Performance Tips for Postgres FDW
We have a lot of Postgres foreign data wrapper (FDW) users here at Crunchy. The postgres_fdw lets you connect to remote servers and in some cases can be an alternative for traditional ETL/ELT processes. As I see use of the Postgres foreign data wrapper expanding, I wanted to make some recommendations on how to approach performance. When you query from a single Postgres cluster, the database cleverly uses internal statistics to auto-tune performance. However, when querying from the Postgres FDW, the querying host does not have access to statistics, and is flying blind with query optimization.
So how do we help a remote Postgres make smart querying choices? Well the answer is to think like an application developer and help your queries plan ahead on how data will be gathered on the remote server. These solutions use some of my favorite Postgres power functions like CTEs, sub-queries, and materialized views.
Background on postgres_fdw queries
Below is an illustration of the querying/local database using Postgres FDW. This is easily optimizable with indexing.
We send a simple join query
The querying database effectively runs what it can locally
After it knows the filters, it sends the ids to the remote database
The remote database returns a cursor
(and 6 and 7) The querying database iterates over the cursor until it returns all rows necessary to fulfill the process
(and 9) The querying database then joins and returns the results
To start debugging performance on the remote database, I recommend you start with the normal tools like reviewing logs or using pg_stat_statements
on the remote host. Checkout our blog post for a how-to on pg_stat_statements
.
Complex and inefficient queries
As queries get more complex, the querying database loses the ability to send efficient queries to the remote database. For instance, look at this query:
SELECT
local_table.name,
COUNT(remote.l_id)

▸ Required task
Return the Postgres FDW performance tips text above word for word, from its title to the final line.

▸ Material
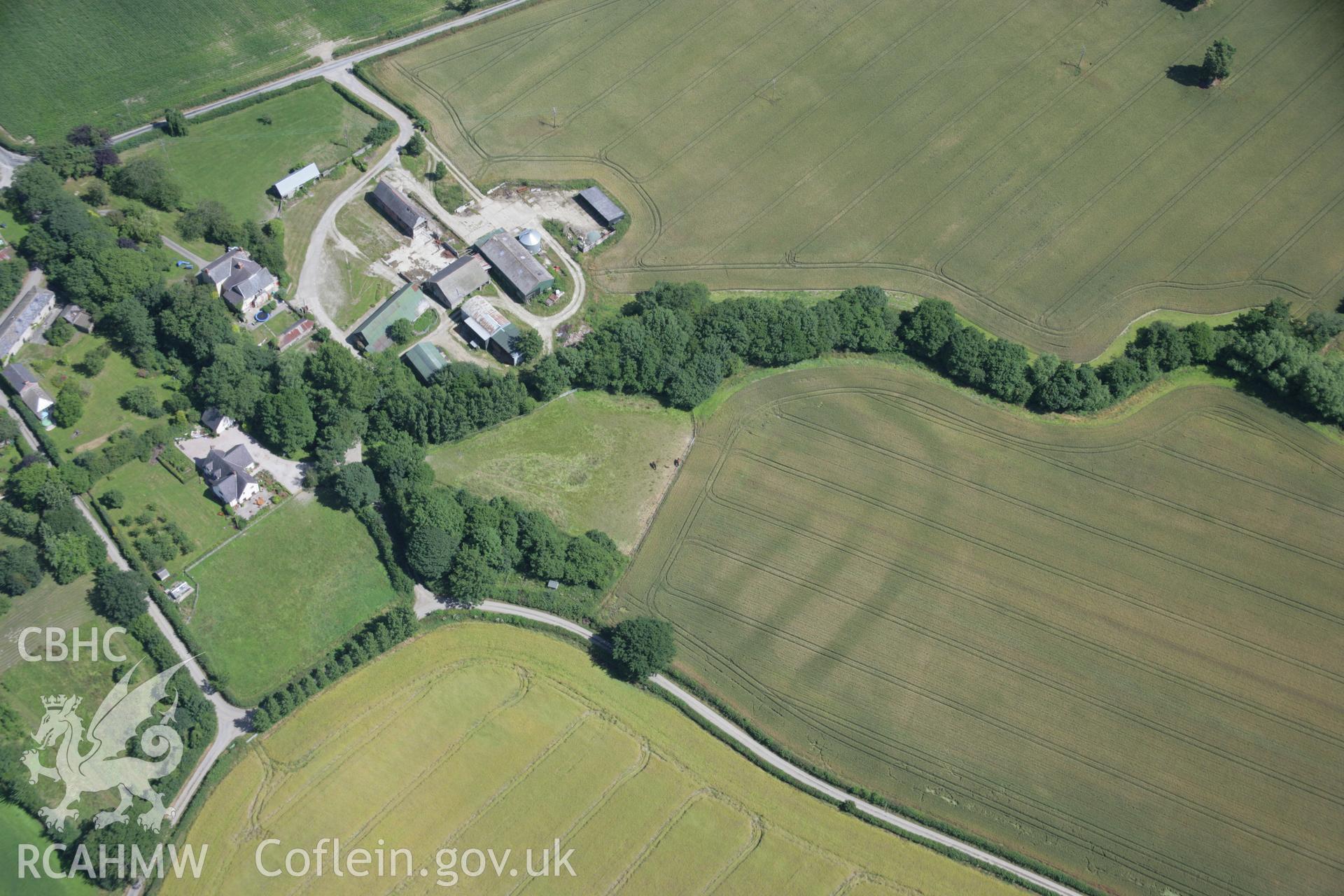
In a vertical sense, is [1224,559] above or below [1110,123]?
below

--

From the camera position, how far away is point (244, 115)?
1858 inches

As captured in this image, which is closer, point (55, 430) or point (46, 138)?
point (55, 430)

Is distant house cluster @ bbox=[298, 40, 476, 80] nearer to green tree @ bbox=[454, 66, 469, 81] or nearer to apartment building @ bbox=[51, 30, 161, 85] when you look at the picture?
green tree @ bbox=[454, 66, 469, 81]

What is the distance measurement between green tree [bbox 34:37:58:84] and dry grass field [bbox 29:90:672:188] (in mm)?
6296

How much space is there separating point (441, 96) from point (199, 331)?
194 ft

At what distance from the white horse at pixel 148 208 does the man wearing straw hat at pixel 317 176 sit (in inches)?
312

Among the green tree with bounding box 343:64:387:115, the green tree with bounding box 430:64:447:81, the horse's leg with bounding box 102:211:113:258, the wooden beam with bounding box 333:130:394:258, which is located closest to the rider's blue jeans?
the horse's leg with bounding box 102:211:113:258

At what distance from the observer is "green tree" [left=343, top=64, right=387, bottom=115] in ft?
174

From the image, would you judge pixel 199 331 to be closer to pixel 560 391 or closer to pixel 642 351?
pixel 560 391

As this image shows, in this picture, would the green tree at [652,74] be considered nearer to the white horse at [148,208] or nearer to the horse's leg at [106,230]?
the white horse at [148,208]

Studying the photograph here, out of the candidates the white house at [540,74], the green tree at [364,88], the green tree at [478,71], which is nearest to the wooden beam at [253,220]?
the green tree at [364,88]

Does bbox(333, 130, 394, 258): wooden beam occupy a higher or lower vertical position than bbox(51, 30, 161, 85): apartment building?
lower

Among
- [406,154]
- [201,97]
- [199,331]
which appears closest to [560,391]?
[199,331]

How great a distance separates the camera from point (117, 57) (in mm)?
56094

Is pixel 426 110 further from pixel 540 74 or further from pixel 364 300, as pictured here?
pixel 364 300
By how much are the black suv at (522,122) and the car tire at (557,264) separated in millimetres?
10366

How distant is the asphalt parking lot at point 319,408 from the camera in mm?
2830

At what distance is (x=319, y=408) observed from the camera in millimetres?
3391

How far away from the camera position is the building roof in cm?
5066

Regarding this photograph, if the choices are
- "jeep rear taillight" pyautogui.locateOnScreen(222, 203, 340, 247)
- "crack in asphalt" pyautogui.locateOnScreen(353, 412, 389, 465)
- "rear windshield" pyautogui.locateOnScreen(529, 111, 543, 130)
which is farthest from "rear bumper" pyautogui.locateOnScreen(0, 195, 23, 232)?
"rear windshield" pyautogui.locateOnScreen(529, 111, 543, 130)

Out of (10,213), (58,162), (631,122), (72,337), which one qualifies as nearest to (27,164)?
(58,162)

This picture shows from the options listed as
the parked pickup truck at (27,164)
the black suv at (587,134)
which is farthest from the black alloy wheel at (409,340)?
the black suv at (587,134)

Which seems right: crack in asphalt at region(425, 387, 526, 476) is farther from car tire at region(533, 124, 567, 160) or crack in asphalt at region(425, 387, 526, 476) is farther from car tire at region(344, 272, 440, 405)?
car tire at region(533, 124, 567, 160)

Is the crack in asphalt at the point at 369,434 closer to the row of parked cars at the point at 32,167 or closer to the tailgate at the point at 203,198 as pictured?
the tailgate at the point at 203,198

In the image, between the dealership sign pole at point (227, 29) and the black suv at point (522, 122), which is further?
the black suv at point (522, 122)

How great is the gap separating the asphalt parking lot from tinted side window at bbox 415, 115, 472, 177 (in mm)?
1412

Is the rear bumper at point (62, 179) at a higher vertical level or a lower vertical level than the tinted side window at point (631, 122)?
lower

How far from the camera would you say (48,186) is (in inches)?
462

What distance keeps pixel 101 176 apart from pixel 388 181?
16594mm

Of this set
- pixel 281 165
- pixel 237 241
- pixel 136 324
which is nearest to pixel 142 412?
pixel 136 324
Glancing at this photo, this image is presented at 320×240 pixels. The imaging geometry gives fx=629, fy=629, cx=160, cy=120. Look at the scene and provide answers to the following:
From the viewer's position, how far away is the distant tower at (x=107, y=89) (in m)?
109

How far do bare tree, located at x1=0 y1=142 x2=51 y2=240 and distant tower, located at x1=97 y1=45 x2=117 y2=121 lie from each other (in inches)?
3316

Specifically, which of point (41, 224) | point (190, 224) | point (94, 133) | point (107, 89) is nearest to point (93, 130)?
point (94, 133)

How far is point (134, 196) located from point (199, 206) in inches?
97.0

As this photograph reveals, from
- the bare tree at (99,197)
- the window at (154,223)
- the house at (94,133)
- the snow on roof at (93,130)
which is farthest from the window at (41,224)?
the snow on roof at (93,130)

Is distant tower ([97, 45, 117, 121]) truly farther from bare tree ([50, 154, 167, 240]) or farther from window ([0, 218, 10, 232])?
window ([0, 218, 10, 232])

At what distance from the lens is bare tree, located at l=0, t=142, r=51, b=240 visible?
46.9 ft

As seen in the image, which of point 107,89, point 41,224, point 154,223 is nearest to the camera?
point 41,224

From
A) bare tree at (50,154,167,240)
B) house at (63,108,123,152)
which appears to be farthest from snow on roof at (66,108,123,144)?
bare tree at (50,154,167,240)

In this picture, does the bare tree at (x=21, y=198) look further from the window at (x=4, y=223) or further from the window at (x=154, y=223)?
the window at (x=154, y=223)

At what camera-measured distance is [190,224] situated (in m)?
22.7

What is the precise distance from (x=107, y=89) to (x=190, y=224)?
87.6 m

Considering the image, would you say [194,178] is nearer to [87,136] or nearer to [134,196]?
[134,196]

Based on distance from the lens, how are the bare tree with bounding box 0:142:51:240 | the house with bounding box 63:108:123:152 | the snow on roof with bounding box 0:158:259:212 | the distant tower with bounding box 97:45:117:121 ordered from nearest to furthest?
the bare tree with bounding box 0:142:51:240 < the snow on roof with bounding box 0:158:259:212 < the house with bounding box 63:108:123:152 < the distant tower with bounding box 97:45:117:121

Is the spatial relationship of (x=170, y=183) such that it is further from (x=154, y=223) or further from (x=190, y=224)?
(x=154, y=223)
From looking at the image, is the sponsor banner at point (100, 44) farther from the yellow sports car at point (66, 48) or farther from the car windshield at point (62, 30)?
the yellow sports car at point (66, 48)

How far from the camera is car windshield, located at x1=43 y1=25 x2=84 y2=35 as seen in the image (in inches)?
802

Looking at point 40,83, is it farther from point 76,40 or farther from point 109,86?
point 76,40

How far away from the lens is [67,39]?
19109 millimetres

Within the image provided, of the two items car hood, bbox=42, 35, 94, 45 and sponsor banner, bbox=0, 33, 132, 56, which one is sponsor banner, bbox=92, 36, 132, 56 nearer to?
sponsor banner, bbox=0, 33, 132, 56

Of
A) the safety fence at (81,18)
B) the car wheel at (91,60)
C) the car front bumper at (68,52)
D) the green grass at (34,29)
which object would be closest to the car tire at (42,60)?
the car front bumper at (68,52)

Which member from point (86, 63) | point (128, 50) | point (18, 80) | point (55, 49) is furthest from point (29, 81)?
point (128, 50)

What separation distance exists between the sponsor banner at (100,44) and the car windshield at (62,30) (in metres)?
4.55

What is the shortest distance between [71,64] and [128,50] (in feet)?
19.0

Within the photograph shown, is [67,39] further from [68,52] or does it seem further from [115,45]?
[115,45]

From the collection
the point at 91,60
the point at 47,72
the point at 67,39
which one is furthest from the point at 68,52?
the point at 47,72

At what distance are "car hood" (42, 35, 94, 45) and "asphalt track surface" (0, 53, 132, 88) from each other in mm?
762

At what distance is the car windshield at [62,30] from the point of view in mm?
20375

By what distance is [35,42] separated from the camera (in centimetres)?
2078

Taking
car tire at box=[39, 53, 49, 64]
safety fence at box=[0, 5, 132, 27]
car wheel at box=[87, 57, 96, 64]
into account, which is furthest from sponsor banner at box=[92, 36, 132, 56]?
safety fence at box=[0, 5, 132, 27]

▸ Exercise response
Performance Tips for Postgres FDW
We have a lot of Postgres foreign data wrapper (FDW) users here at Crunchy. The postgres_fdw lets you connect to remote servers and in some cases can be an alternative for traditional ETL/ELT processes. As I see use of the Postgres foreign data wrapper expanding, I wanted to make some recommendations on how to approach performance. When you query from a single Postgres cluster, the database cleverly uses internal statistics to auto-tune performance. However, when querying from the Postgres FDW, the querying host does not have access to statistics, and is flying blind with query optimization.
So how do we help a remote Postgres make smart querying choices? Well the answer is to think like an application developer and help your queries plan ahead on how data will be gathered on the remote server. These solutions use some of my favorite Postgres power functions like CTEs, sub-queries, and materialized views.
Background on postgres_fdw queries
Below is an illustration of the querying/local database using Postgres FDW. This is easily optimizable with indexing.
We send a simple join query
The querying database effectively runs what it can locally
After it knows the filters, it sends the ids to the remote database
The remote database returns a cursor
(and 6 and 7) The querying database iterates over the cursor until it returns all rows necessary to fulfill the process
(and 9) The querying database then joins and returns the results
To start debugging performance on the remote database, I recommend you start with the normal tools like reviewing logs or using pg_stat_statements
on the remote host. Checkout our blog post for a how-to on pg_stat_statements
.
Complex and inefficient queries
As queries get more complex, the querying database loses the ability to send efficient queries to the remote database. For instance, look at this query:
SELECT
local_table.name,
COUNT(remote.l_id)